Потом она снова выводила меня под солнце, которого не было в этих мирах, только безбрежное твердое небо, непрозрачное изогнутое стекло, отгораживающее застывшее молчание форм и поверхностей от Вселенной, чье мерцающее дыхание могло потревожить нетленную Красоту. Эта поражающая разум красота, которую никогда не увидит человек, потому что не способен представить нечто похожее даже в провидческом сне, кружила голову и навсегда прожигала свои контуры в моем заболевающем воображении. Я готов был остаться здесь и плакать, вечно плакать от безумного великолепия этих миров, бередивших душу, понимающую прекрасное, наслаждаться до рези в глазах…

Но тонко чувствующий людей, со способностями к эмпатии, сопереживающий всему живому, даже деревьям и цветам, я страдал среди мертвой красоты. Бесчувственность, безжизненность, абсолютная тишина и спокойствие острой болью отзывались в душе и в теле, впиваясь в кончики пальцев и сжимая трепетное сердце до каменеющей мышцы.

Я шел. Мне становилось хуже и хуже. Наконец я остановился. Голова кружилась, сохли губы, руки дрожали.

–Впечатляет? - гордо спросила Смерть.

Я только кивнул. От мертвой тишины звенело в ушах.

–Красиво? - допытывалась Она.

–Более чем я когда-нибудь смогу увидеть, проживи я еще хоть тысячу лет, - напряженно произнес я, облизывая губы.

–Ну, как, пойдешь ко мне жить?

–Нет.

–Что?! - чуть не закричала Смерть. - Да ты что?! Как ты смеешь?!

Дышалось трудно.

–Я не смогу здесь жить, - сказал я. - Мне больно…

–Дурррак! - в сердцах сказала Смерть, хватая меня за руку и утаскивая за собой.

Мир вокруг стремительно превращался в покинутый ими лес. Загомонили весело птицы, и аромат свежей рождающейся зелени наполнил изнемогающие от пыли легкие.

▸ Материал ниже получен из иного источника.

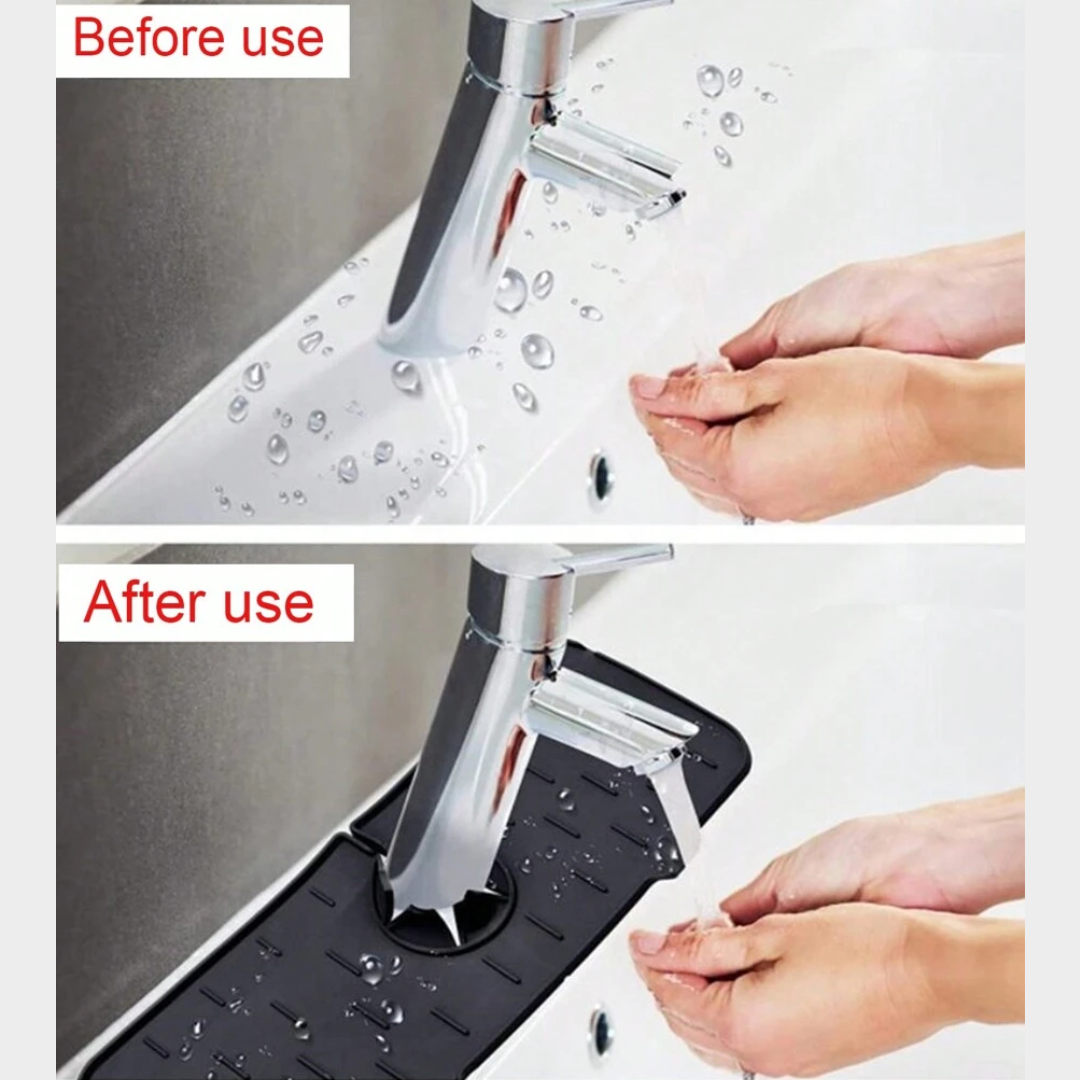 Before use

After use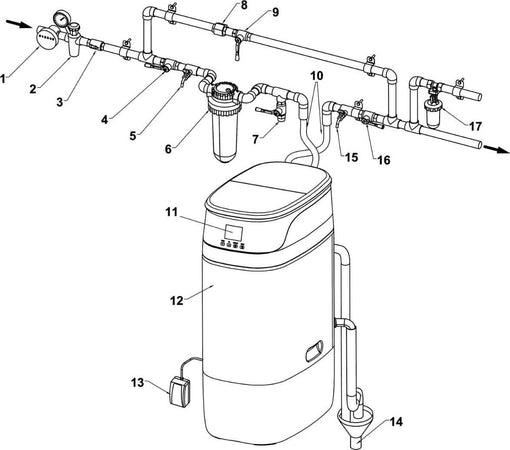 1
2
3
4
5
6
7
8
9
10
11
12
13
14
15
16
17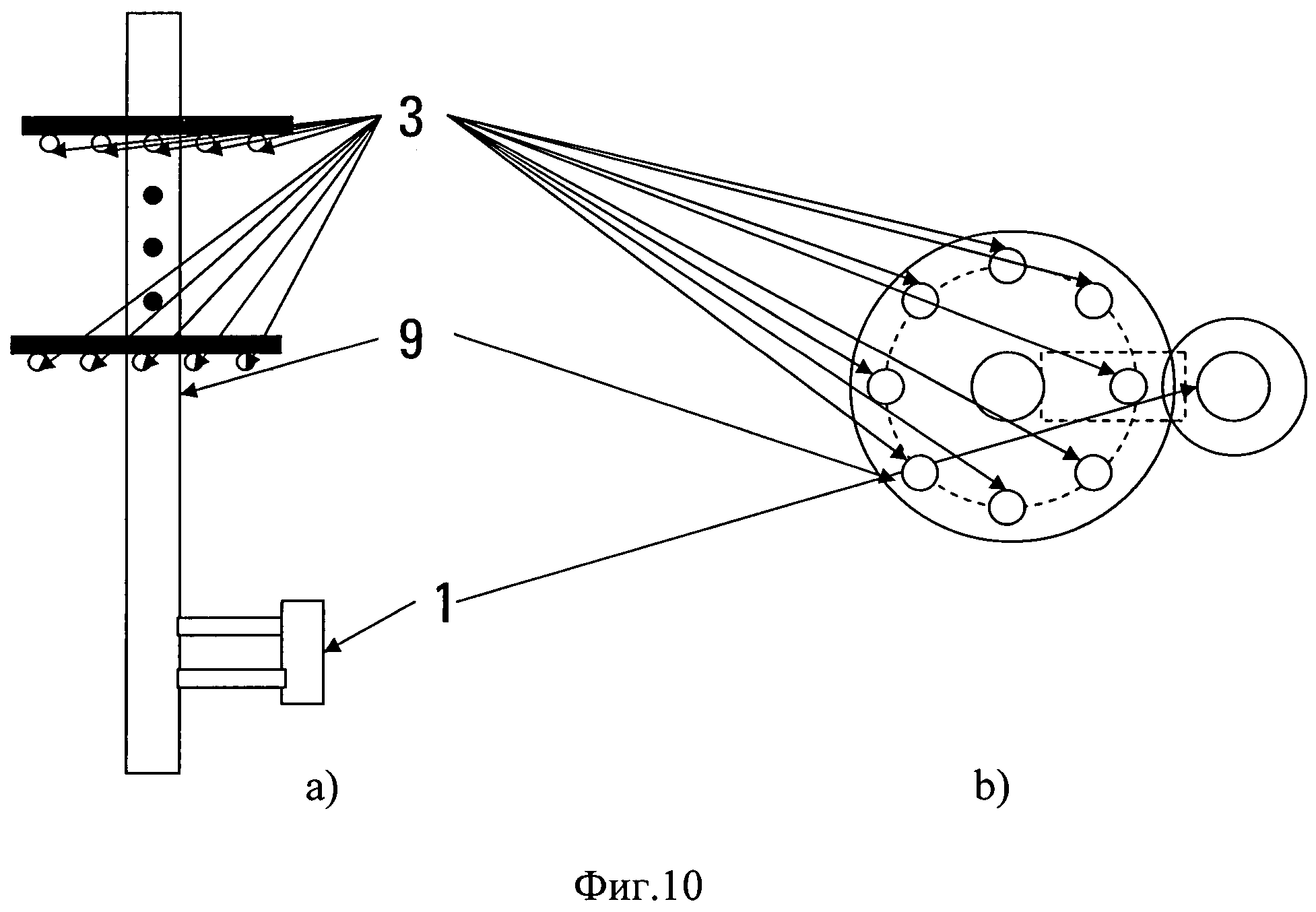 3

9

1

a)

b)

Фиг.10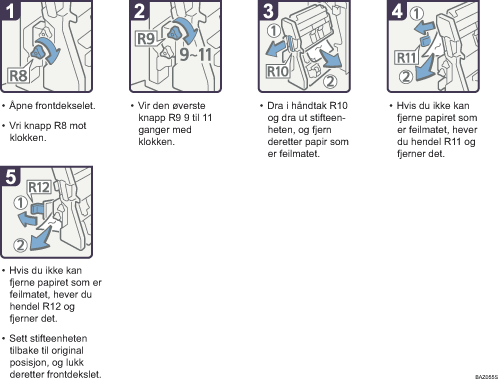 1

R8

• Åpne frontdekselet.

• Vri knapp R8 mot klokken.

2

R9

9~11

• Vir den øverste knapp R9 9 til 11 ganger med klokken.

3

①

R10

②

• Dra i håndtak R10 og dra ut stifteenheten, og fjern deretter papir som er feilmatet.

4

①

R11

②

• Hvis du ikke kan fjerne papiret som er feilmatet, hever du hendel R11 og fjerner det.

5

R12

①

②

• Hvis du ikke kan fjerne papiret som er feilmatet, hever du hendel R12 og fjerner det.

• Sett stifteenheten tilbake til original posisjon, og lukk deretter frontdekslet.

BA2065S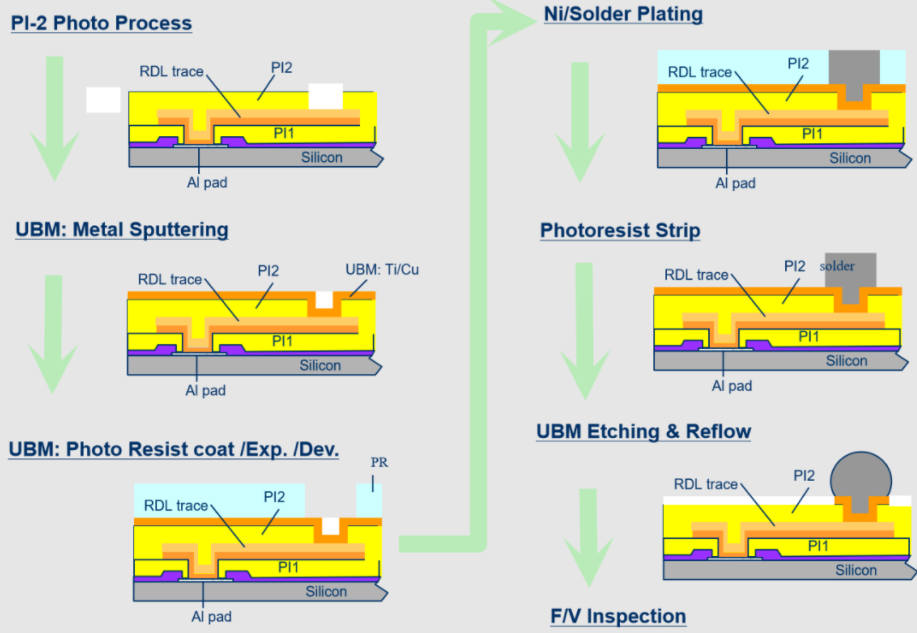 PI-2 Photo Process

RDL trace
PI2
PI1
Silicon
Al pad

UBM: Metal Sputtering

RDL trace
PI2
UBM: Ti/Cu
PI1
Silicon
Al pad

UBM: Photo Resist coat /Exp. /Dev.

PR
RDL trace
PI2
PI1
Silicon
Al pad

Ni/Solder Plating

RDL trace
PI2
PI1
Silicon
Al pad

Photoresist Strip

RDL trace
PI2
solder
PI1
Silicon
Al pad

UBM Etching & Reflow

RDL trace
PI2
PI1
Silicon

F/V Inspection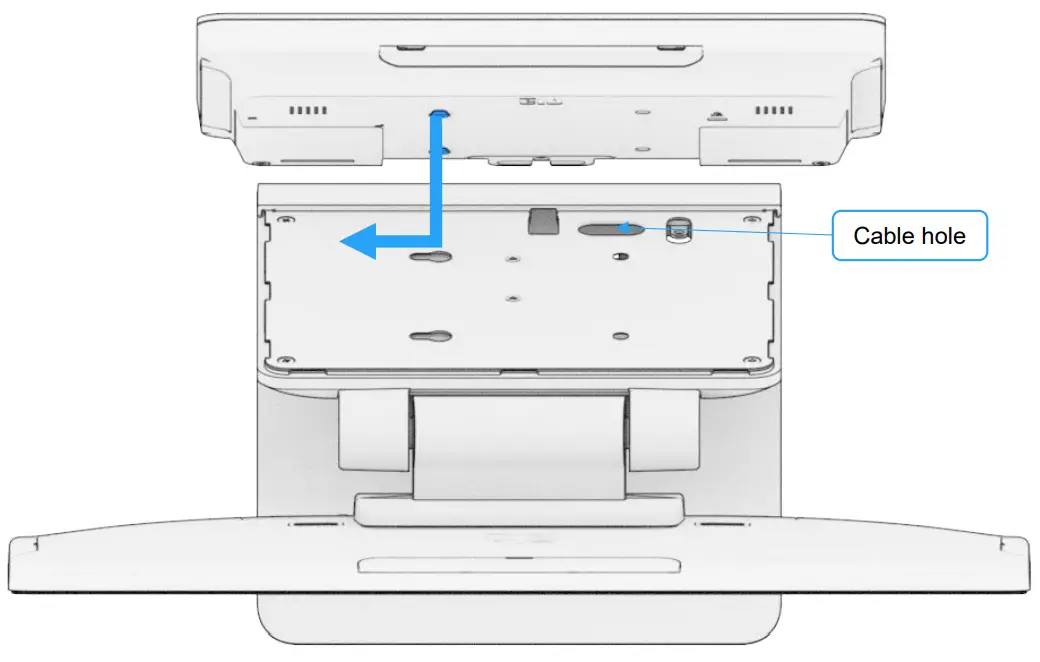 Cable hole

Я долго, с наслаждением дышал, впиваясь в теплый воздух всем существом.

–Дурррак! - повторила Смерть, глядя внимательно на то, как я возвращаюсь к нормальному состоянию. - Живой! Тьфу! Даже противно. Ты все равно умрешь, тебе еще понравится. Понятно? Больно не будет. Ведь красиво же?

Я присел и долго смотрел на тонкие травинки, которые упорно лезли из черной земли сквозь валежник и прошлогоднюю листву, пробиваясь к теплу и свету, вытягиваясь всеми своими зелеными силами ввысь и вширь, набирая сок и жизненные силы.

–Здесь лучше, - тихо сказал я.

–Бол-ван! Так пойдем, я покажу тебе твою жизнь, которую ты так любишь! - Смерть опять схватила меня за руку и повела вперед. Лес, вначале робкий и редкий, понемногу смелел…

Мы шли по окраине города. У самой стены теснились деревянные лачуги и развалюхи, чуть дальше толпились каменные, но такие же убогие домишки. Улицы были заполнены грязью и вонью, мусор и отбросы гнили прямо под ногами, полуголые тощие детишки апатично переругивались, кое-кто копался в грязи, измученные побитые женщины, злобно покрикивая на детей и друг друга, развешивали рваное белье.

Мы прошли десятки таких городов, болезненно поражающих душу грязью и однообразием.